Zinke has a mixed record when it comes to preserving public lands. When the Republican Party’s platform-writing committee agreed to support transferring federally owned land to states, Zinke stepped down from the committee in protest. Transferring federal public land to states could allow states to sell the land to developers or accelerate fossil fuel development. But on Jan. 3, Zinke voted in favor of a House rules package that encourages transferring federal land to states by changing the way the cost of these transfers would be calculated.

Rex Tillerson. Creative Commons 4.0 Official transition portrait, Office of the President-elect

Rex Tillerson. Creative Commons 4.0 Official transition portrait, Office of the President-elect


Rex Tillerson, Secretary of State nominee
Confirmation hearing held Jan. 11

A longtime Exxon employee, Tillerson became CEO of Exxon Mobil in 2006 and stepped down in December 2016 after being nominated for Secretary of State. Under his leadership, the global fossil fuel giant embarked on a $720 million joint venture with a Russian firm that includes drilling in the Arctic, shale extraction and a Siberian gas export plant. Those projects were halted in 2014 by U.S. sanctions on Russian oil and gas companies, and several oil and gas industry representatives have expressed optimism that if Tillerson becomes secretary, the United States would ease Russian sanctions and accelerate these oil and gas projects.

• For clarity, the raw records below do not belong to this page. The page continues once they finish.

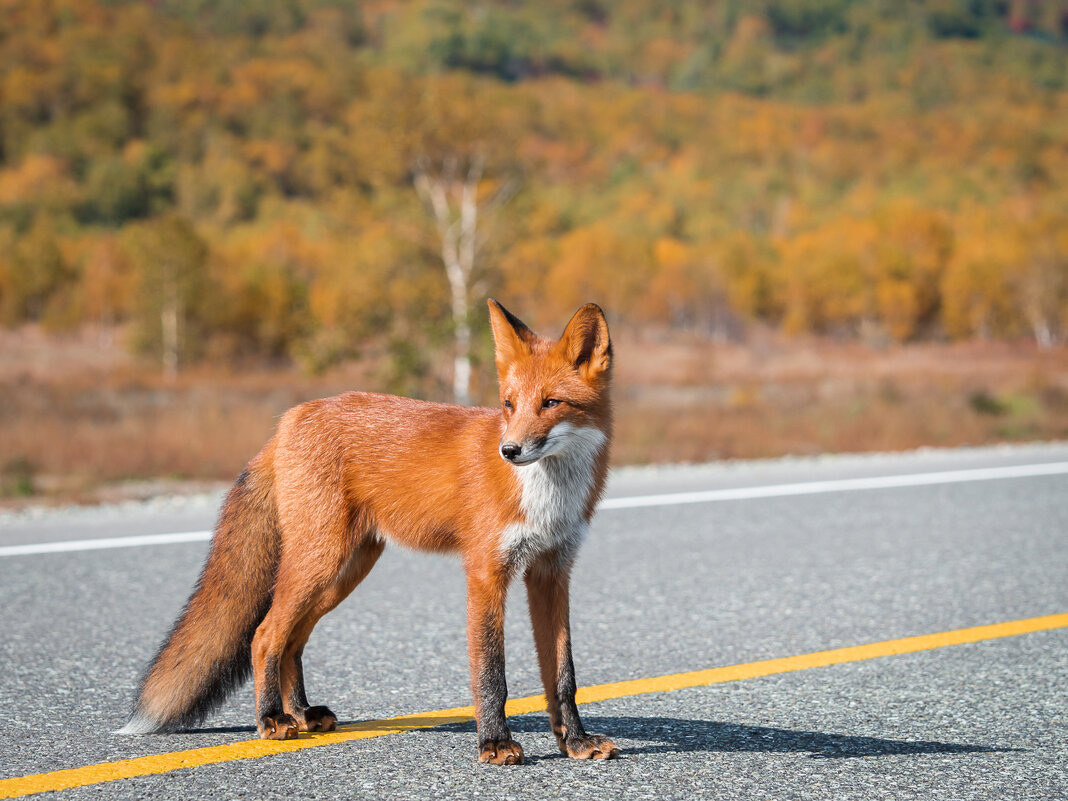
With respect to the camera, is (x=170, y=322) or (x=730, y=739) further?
(x=170, y=322)

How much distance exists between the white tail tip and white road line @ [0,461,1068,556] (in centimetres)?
377

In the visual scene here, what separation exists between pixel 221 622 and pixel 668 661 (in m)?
2.04

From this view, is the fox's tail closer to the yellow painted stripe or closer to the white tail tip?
the white tail tip

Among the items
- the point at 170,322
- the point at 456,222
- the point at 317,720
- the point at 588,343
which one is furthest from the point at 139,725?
the point at 170,322

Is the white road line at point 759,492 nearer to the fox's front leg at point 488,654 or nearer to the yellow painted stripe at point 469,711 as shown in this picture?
the yellow painted stripe at point 469,711

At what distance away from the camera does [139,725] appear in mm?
3516

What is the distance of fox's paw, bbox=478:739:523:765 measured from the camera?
129 inches

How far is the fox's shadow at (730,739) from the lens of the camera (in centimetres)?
351

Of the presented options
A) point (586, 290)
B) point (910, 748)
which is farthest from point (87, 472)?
point (586, 290)

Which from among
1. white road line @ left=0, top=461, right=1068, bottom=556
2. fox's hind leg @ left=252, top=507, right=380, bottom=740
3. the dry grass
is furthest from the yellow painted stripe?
white road line @ left=0, top=461, right=1068, bottom=556

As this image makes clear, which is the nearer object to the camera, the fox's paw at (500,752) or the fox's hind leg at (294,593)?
the fox's paw at (500,752)

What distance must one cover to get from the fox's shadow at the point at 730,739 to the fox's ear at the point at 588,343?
1.32 metres

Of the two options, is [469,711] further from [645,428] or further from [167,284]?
[167,284]

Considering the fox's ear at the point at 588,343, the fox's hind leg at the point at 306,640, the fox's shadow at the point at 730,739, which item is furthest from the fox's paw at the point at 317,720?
the fox's ear at the point at 588,343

Under Tillerson, Exxon has come under fire for funding groups that publicly denied climate science even though Exxon’s own experts have documented evidence of climate change since the 1970s. But Tillerson’s record on climate change is more complicated. In 2009, as Exxon CEO, he announced the company’s support for a tax on carbon, though no such tax was currently proposed. Congress was considering a cap-and-trade bill at the time, which Exxon lobbied against — the bill passed the House but failed to reach a Senate vote. But while Tillerson acknowledges the reality of climate science, his behavior isn’t reassuring.

“Look at the actions, not the words,” reads a statement from the Sierra Club. “Rex Tillerson’s actions make it obvious that he will willingly sacrifice a healthy climate for the sake of oil and gas.”

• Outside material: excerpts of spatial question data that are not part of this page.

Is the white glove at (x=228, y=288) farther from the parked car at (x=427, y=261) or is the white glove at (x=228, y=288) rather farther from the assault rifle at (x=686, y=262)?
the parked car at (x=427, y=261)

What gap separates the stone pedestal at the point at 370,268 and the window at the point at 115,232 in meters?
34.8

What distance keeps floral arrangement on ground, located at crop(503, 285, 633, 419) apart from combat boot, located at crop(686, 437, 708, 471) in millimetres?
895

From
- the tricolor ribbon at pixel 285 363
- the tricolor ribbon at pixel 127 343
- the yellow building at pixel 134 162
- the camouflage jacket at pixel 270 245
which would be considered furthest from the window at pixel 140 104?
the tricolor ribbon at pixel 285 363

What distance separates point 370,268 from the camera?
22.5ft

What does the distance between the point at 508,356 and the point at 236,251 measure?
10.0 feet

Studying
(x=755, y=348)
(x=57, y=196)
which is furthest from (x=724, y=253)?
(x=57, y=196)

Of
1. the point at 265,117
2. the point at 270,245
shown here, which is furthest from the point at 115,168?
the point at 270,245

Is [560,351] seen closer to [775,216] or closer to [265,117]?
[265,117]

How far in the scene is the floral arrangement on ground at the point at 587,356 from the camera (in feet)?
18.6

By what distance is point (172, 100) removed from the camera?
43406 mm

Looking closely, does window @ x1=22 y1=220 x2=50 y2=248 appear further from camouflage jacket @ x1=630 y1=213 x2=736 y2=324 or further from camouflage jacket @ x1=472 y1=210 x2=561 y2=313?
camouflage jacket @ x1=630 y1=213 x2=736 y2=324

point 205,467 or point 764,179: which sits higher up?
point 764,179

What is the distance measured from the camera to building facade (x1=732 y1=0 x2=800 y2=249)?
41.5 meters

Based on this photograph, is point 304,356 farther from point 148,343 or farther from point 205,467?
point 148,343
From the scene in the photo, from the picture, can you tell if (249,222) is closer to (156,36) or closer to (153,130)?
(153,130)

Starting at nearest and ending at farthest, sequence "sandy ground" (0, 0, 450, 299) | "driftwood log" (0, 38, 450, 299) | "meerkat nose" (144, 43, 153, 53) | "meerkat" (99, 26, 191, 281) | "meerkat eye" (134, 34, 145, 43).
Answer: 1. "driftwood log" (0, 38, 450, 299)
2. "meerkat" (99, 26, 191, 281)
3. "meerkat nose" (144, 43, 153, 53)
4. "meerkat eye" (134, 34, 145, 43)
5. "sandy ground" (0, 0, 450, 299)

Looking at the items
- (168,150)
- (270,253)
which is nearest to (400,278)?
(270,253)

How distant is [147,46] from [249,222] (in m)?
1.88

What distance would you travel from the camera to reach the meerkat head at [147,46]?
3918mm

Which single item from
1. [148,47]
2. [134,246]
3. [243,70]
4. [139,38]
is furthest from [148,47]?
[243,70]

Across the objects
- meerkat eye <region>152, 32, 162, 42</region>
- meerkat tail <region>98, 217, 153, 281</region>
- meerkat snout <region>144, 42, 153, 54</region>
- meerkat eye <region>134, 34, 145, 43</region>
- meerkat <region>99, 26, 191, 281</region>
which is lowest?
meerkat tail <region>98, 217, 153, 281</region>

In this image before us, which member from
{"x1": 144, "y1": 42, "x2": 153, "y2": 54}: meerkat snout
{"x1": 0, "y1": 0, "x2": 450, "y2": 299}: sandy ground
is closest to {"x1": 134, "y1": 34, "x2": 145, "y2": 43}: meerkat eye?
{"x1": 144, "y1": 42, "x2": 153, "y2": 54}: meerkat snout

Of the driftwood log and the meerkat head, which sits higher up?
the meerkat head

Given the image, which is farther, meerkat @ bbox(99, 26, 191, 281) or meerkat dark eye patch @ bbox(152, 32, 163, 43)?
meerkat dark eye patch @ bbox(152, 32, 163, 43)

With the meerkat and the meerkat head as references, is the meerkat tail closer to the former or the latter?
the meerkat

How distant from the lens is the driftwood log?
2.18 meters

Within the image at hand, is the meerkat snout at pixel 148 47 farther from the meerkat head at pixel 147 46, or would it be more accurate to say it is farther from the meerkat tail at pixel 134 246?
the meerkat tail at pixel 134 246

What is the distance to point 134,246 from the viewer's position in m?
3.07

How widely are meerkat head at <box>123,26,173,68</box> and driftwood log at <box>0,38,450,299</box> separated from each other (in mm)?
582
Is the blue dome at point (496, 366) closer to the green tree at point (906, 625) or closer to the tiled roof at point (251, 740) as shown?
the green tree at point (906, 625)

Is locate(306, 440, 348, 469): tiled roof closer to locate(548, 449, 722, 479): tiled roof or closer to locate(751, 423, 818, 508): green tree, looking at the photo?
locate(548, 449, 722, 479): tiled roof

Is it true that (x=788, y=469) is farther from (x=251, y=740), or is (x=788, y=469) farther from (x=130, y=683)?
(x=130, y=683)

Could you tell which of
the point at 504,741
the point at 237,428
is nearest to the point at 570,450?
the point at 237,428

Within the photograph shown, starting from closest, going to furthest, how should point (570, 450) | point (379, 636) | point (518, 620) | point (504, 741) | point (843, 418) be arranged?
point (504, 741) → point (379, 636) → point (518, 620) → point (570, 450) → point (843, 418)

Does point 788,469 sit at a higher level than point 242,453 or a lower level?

During his confirmation hearing, Tillerson said that “the risk of climate change does exist, and that the consequences could be serious enough that action should be taken.” When asked if human activity is contributing to climate change, he hedged, saying that, “The increase in the greenhouse gas concentrations in the atmosphere are having an effect. Our ability to predict that effect is very limited.”

He also stated that climate change is not an “imminent national security threat,” which contradicts a 2015 Pentagon report that called it an “urgent and growing threat to our national security.”